Extract.
=====
We also demonstrate the flexibility of NeRV by exploring several applications it affords.

Most notably, we examine the suitability of NeRV for video compression. Traditional video

compression frameworks are quite involved, such as specifying key frames and inter frames,

estimating the residual information, block-size the video frames, applying discrete cosine transform

on the resulting image blocks and so on. Such a long pipeline makes the decoding process very

complex as well. In contrast, given a neural network that encodes a video in NeRV, we can

simply cast the video compression task as a model compression problem, and trivially leverage

any well-established or cutting edge model compression algorithm to achieve good compression

ratios. Specifically, we explore a three-step model compression pipeline: model pruning, model

quantization, and weight encoding, and show the contributions of each step for the compression

task. We conduct extensive experiments on popular video compression datasets, such as UVG [86],

and show the applicability of model compression techniques on NeRV for video compression. We

briefly compare different video representations in Table 3.1 and NeRV shows great advantage in

decoding speed.

Besides video compression, we also explore other applications of the NeRV representation

for the video denoising task. Since NeRV is a learnt implicit function, we can demonstrate its

robustness to noise and perturbations. Given a noisy video as input, NeRV generates a high-

31


quality denoised output, without any additional operation, and even outperforms conventional

denoising methods.
=====
Record list.
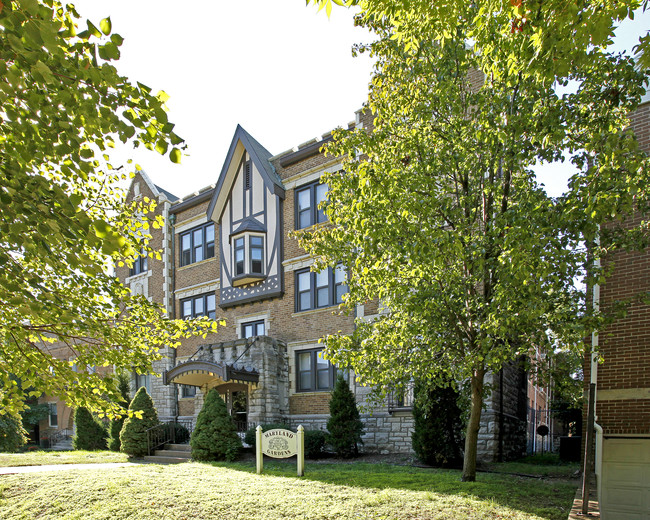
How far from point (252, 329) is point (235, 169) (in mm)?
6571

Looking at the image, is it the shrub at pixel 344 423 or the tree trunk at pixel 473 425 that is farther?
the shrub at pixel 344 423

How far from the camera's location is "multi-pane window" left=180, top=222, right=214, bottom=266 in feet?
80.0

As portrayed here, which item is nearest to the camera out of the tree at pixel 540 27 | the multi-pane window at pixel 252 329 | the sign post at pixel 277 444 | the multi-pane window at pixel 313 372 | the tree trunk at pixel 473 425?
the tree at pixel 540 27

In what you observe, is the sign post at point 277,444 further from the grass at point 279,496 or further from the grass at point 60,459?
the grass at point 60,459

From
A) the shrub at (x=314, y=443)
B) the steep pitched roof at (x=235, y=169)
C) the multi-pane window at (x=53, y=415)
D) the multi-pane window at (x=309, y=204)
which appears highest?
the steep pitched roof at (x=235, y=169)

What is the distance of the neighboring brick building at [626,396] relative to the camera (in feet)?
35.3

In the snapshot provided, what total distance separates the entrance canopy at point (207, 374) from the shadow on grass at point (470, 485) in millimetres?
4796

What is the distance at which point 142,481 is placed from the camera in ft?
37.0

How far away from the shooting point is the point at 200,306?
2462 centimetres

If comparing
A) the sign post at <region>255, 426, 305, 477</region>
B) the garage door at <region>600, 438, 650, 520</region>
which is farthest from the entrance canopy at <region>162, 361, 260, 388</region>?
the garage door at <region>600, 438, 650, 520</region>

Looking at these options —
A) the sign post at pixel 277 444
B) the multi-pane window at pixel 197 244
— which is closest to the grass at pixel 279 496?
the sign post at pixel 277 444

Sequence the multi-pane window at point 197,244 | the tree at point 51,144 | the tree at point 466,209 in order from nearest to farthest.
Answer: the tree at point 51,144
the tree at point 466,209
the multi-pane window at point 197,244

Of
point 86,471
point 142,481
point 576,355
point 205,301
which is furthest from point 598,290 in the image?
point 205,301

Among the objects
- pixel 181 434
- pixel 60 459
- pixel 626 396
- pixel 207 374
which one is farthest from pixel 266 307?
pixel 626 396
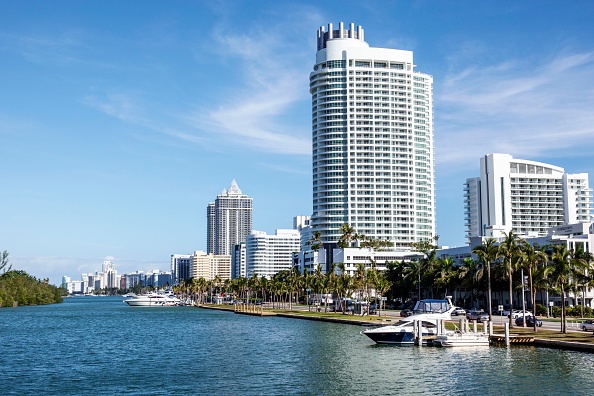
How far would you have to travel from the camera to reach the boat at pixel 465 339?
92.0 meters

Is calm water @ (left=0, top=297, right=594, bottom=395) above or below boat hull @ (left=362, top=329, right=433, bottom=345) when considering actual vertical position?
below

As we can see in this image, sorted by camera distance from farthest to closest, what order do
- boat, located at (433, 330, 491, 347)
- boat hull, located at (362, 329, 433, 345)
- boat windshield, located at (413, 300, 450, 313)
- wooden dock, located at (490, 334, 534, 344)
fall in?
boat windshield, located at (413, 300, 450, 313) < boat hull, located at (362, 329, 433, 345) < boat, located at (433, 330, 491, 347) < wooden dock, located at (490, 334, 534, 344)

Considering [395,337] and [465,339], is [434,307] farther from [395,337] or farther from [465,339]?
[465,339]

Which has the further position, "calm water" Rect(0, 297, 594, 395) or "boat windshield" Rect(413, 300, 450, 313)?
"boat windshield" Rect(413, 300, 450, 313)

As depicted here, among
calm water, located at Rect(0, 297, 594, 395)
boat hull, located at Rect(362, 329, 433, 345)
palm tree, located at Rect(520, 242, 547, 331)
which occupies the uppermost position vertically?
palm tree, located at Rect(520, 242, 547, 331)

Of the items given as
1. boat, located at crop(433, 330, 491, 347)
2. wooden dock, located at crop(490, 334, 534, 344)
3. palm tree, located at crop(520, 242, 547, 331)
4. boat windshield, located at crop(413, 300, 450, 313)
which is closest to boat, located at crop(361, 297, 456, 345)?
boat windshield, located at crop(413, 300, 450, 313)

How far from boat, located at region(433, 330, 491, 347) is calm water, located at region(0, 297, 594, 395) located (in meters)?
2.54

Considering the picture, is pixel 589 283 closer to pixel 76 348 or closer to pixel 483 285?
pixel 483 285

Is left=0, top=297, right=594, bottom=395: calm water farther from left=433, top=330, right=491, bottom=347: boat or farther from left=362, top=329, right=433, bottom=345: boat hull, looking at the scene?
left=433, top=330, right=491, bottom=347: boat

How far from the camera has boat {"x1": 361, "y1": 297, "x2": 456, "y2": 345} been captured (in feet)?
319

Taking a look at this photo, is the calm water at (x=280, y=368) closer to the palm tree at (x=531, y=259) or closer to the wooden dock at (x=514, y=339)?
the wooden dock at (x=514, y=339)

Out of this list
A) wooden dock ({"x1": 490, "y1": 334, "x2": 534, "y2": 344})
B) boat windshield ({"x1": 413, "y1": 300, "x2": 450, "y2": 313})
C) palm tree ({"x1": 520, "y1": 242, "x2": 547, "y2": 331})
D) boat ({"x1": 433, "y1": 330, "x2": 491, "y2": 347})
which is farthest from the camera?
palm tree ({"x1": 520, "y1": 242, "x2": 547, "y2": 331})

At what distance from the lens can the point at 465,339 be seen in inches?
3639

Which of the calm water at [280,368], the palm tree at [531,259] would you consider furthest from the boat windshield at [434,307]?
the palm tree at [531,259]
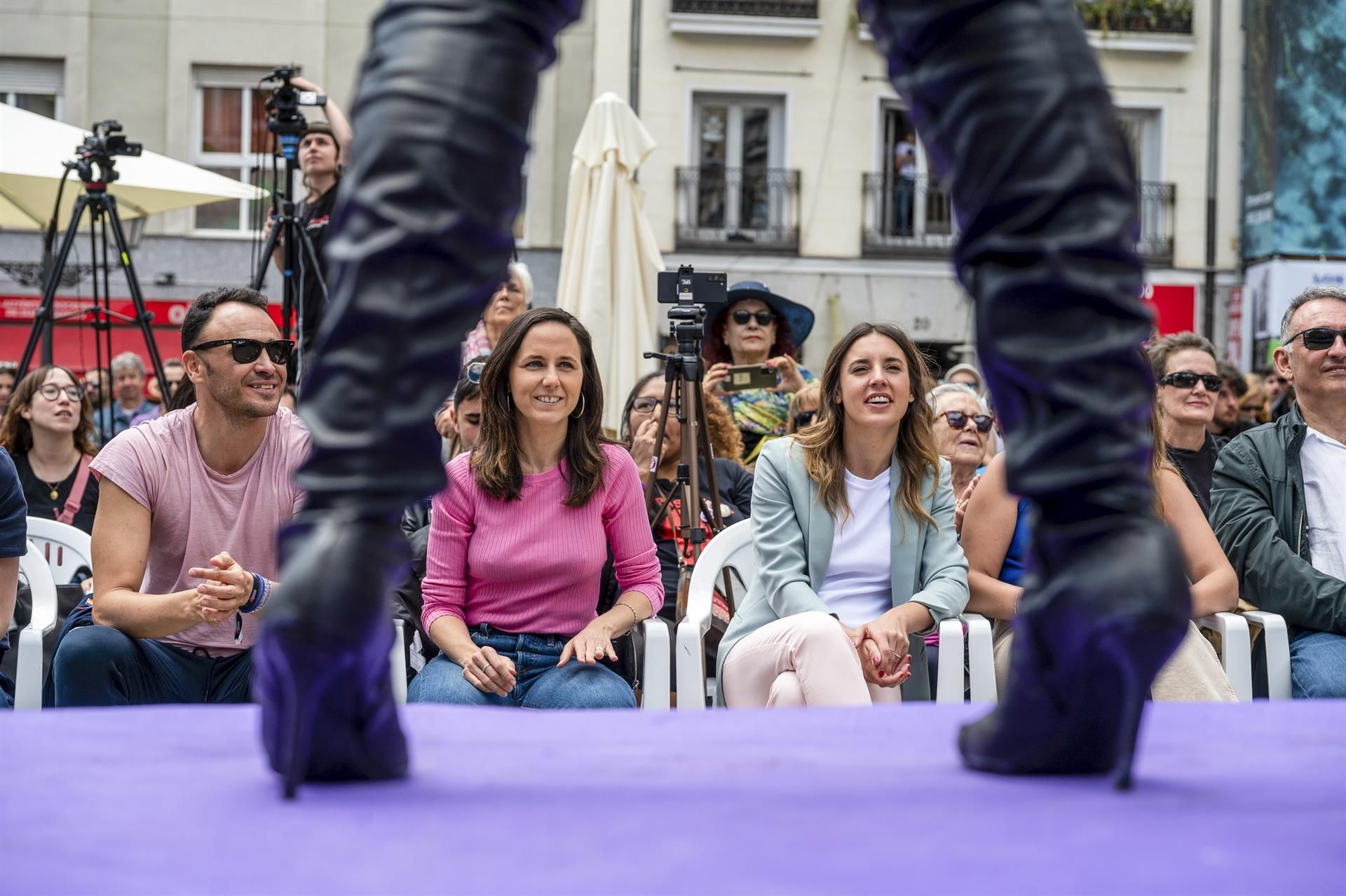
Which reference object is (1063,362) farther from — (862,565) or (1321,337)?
=====
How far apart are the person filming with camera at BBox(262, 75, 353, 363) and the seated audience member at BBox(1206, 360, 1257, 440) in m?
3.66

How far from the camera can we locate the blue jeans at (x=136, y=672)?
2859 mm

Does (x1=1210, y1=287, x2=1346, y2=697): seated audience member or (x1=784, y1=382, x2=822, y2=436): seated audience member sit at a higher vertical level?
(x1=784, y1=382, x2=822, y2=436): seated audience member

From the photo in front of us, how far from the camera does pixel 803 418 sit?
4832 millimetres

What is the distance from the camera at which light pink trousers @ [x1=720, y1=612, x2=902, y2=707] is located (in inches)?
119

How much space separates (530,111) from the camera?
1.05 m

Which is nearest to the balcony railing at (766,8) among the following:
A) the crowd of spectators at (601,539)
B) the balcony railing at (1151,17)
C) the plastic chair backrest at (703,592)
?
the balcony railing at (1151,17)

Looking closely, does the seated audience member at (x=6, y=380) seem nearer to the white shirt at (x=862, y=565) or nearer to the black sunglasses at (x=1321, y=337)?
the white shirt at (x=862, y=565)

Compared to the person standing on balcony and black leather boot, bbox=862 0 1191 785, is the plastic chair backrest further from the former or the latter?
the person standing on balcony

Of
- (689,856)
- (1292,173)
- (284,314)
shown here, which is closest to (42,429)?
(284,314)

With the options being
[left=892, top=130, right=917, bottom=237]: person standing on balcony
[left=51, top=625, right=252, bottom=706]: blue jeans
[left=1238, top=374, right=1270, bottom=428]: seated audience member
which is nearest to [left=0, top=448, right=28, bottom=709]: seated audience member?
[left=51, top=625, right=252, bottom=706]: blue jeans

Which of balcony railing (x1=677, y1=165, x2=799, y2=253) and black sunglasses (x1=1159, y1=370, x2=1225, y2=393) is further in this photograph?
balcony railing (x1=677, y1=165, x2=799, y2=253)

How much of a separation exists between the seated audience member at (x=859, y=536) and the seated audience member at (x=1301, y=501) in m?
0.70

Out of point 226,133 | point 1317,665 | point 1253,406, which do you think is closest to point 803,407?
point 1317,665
=====
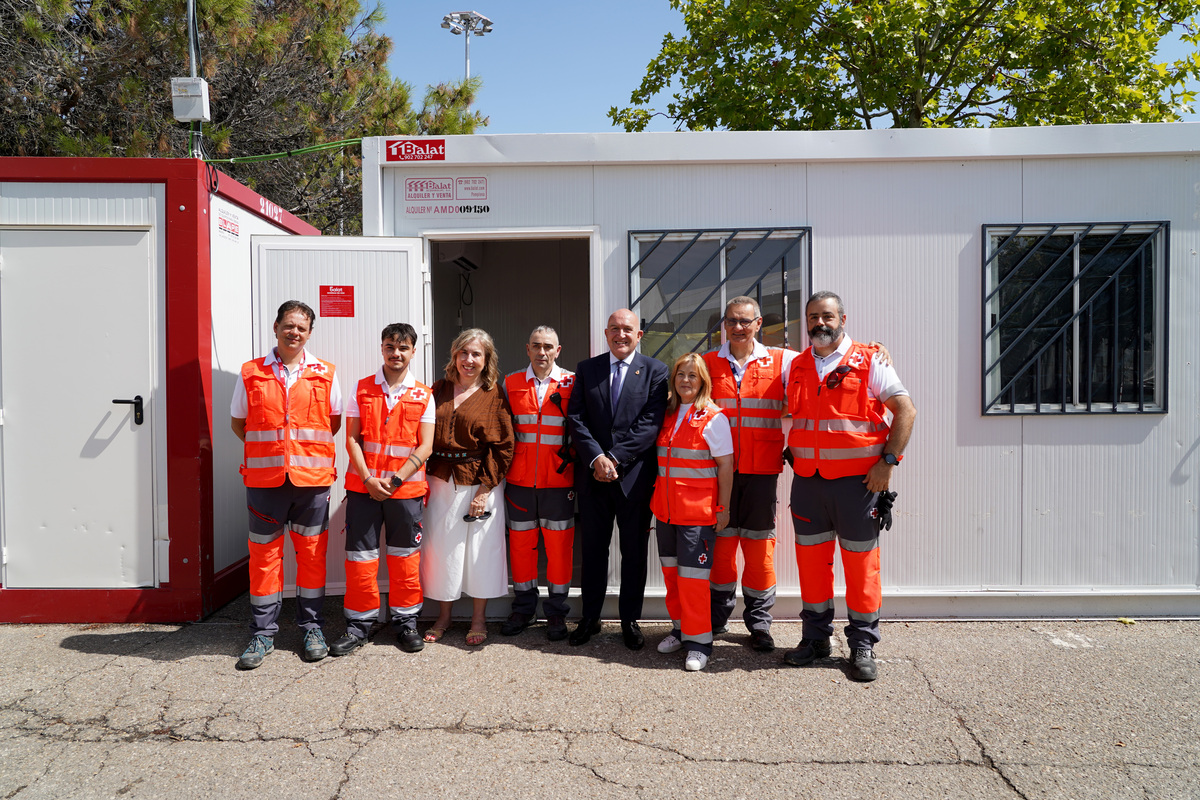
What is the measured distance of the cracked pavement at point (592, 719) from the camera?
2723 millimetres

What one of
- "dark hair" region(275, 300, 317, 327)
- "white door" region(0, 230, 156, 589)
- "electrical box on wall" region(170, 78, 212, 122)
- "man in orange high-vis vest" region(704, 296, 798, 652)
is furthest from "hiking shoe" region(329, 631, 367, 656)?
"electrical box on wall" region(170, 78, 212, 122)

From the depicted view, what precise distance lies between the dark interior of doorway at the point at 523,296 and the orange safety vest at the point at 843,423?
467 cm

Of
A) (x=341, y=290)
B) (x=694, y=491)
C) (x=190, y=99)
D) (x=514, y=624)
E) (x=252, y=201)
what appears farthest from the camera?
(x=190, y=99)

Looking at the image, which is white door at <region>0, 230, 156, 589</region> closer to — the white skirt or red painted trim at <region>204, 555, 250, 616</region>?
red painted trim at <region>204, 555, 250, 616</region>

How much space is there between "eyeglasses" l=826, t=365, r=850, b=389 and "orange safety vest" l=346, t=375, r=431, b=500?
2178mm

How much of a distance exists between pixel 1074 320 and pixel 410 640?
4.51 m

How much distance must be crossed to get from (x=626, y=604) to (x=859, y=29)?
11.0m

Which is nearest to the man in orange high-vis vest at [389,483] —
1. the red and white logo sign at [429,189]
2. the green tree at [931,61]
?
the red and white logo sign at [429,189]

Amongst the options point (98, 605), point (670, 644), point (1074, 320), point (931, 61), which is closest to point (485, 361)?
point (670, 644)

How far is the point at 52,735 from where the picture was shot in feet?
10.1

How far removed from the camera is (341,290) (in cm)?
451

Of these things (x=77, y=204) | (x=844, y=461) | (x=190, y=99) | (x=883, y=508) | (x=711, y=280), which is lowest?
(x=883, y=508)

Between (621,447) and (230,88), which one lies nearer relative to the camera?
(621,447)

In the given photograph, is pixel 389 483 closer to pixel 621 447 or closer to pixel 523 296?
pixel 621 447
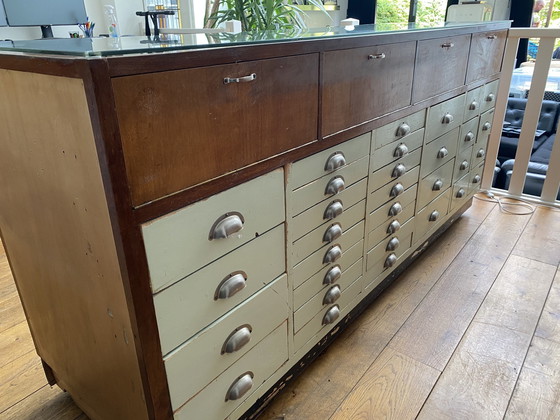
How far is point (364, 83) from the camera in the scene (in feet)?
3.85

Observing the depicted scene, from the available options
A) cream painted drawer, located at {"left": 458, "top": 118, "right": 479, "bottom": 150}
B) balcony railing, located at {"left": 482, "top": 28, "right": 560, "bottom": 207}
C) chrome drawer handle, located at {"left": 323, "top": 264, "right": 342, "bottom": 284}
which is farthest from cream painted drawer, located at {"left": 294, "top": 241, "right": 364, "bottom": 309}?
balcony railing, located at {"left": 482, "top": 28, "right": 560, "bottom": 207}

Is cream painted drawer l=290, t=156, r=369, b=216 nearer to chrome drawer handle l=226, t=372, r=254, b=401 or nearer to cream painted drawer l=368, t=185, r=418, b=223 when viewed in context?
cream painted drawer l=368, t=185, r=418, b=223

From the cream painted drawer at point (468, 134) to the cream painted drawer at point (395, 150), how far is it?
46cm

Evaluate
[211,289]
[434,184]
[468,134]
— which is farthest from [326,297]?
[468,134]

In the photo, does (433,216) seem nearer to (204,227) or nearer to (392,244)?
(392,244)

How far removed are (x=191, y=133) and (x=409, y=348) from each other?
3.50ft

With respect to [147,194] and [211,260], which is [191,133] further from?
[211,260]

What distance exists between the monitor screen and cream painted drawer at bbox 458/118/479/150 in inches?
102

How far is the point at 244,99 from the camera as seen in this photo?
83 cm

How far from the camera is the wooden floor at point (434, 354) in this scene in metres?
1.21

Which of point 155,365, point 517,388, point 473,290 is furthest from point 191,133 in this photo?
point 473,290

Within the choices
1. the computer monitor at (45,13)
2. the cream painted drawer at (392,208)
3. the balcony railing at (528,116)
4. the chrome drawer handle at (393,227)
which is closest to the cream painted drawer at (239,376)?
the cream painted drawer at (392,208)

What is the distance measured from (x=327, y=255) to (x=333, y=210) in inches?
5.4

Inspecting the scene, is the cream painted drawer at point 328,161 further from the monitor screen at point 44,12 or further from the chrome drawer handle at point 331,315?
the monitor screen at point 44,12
=====
What you need to do.
Rewrite the NeRV passage starting with "for the video" and going on through "denoising methods.", renaming "perturbations" as "distortions". The data blocks are separate material from the NeRV passage.

Answer to this exercise.
for the video denoising task. Since NeRV is a learnt implicit function, we can demonstrate its

robustness to noise and distortions. Given a noisy video as input, NeRV generates a high-

31


quality denoised output, without any additional operation, and even outperforms conventional

denoising methods.